Campus revamps to save energy

Baldwin Hall is set to be renovated following Gov. Nixon's announcement. According to Nixon, Baldwin Hall was built in 1938 and has not been renovated since the late 1950s.

In order to save money and become more energy-efficient, Truman State is spending a total of $10.5 million to update almost every building on campus.

These renovations include updates to lighting, water efficiency and the science lab hoods. The renovations began at the end of May and are projected to finish next August.

Dave Rector, Vice President for Administration, Finance and Planning, says the majority of the funding for the project is coming from a loan. After a competitive bidding process, he said Truman borrowed $10 million from Bank of America, with an interest rate of 1.96 percent.

Rector says Energy Solutions Professionals, the company working with Truman to complete these updates, guarantees the energy savings will allow Truman to pay off the loan. He says ESP and Truman have an agreement that if Truman is not able to pay off the loan from the money saved, ESP will pay the difference. This gives ESP an incentive to make sure the updates are installed properly and used correctly, Rector says.

Rector says the savings will be two-fold. He says the University will save money and conserve resources, which helps the environment. He says the savings are particularly important because of the limited government funding Truman receives.

“When I can save money, I want to save money for the University. Our goal was to save money and make everything more efficient.”

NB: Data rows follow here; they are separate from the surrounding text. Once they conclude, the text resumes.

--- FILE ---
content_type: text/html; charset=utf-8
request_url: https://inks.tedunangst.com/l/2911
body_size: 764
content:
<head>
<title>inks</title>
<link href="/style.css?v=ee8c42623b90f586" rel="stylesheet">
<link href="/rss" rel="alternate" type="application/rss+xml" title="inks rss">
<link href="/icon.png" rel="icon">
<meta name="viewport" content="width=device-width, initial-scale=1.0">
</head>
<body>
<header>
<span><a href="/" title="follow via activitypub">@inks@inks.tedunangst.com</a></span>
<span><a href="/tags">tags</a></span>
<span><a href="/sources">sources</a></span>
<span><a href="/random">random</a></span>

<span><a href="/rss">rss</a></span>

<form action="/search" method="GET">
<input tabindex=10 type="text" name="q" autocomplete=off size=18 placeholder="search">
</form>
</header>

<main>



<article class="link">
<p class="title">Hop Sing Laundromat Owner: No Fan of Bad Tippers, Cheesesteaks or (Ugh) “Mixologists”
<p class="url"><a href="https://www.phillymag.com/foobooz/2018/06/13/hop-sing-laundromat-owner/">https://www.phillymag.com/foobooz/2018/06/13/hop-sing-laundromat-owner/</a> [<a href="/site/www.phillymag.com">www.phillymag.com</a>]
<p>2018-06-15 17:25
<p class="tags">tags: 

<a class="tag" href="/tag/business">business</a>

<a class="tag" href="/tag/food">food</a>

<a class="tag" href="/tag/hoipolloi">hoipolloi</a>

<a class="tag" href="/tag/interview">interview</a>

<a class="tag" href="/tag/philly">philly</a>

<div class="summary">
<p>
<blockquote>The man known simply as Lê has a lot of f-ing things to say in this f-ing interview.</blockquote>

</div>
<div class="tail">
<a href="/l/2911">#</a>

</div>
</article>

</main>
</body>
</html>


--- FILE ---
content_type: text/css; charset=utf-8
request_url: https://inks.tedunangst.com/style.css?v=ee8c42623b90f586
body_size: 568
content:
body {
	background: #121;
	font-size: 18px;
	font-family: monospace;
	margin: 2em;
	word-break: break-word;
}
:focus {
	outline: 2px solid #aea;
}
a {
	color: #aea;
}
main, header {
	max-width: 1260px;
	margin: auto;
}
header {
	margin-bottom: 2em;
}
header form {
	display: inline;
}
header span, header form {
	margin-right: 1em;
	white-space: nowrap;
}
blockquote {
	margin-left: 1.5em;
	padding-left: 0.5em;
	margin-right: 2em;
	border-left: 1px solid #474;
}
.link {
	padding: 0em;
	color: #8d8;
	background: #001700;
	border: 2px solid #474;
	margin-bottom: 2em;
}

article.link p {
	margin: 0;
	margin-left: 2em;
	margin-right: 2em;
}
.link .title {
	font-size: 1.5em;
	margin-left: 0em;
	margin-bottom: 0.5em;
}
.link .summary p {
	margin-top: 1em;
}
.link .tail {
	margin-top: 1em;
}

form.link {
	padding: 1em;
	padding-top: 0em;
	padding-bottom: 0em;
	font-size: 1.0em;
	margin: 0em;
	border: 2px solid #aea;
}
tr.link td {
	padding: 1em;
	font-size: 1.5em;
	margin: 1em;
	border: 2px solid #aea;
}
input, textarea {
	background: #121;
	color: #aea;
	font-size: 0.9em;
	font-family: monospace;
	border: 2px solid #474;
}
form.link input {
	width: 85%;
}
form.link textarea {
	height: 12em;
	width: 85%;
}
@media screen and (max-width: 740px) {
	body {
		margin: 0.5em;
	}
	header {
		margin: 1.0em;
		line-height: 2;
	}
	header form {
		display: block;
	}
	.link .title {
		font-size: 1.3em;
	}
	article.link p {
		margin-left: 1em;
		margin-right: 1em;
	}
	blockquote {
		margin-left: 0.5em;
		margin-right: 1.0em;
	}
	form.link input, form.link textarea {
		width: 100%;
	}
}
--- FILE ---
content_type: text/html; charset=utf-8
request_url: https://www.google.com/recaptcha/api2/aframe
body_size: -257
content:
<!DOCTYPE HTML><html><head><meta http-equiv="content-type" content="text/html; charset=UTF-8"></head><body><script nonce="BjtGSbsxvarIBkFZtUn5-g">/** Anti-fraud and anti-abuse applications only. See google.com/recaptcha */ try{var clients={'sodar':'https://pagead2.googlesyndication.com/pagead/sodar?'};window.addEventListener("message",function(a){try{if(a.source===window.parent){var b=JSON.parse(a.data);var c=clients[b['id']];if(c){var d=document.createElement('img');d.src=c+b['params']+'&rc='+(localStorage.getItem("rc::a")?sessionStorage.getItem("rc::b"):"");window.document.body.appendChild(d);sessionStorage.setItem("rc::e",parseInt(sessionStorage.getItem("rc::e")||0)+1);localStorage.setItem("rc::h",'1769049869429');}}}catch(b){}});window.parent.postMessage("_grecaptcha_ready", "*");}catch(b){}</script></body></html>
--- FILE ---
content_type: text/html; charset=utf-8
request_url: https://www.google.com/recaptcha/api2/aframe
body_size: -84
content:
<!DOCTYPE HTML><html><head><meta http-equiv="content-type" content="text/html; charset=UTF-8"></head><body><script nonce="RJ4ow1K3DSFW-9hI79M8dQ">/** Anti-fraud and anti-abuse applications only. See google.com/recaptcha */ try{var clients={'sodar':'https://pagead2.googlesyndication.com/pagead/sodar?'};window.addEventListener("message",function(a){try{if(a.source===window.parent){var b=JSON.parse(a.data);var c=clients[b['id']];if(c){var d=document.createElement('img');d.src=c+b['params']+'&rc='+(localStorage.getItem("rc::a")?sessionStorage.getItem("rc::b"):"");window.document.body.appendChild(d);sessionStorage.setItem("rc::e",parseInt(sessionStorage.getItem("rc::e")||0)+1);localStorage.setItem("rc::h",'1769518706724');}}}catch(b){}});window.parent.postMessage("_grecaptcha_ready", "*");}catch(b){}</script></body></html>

           -David Rector, Vice President for Administration, Finance and Planning

While updates will be made to residence halls and other campus buildings, the updates primarily will take place in McClain, Violette and Magruder Halls and Pickler Memorial Library. 

Rector says while there were some project delays during the summer, they expect to complete the project on schedule. He says the heavy rainfall this summer slowed updates to the steam system, meaning there was a large hole in the ground outside of Missouri Hall at the beginning of the school year.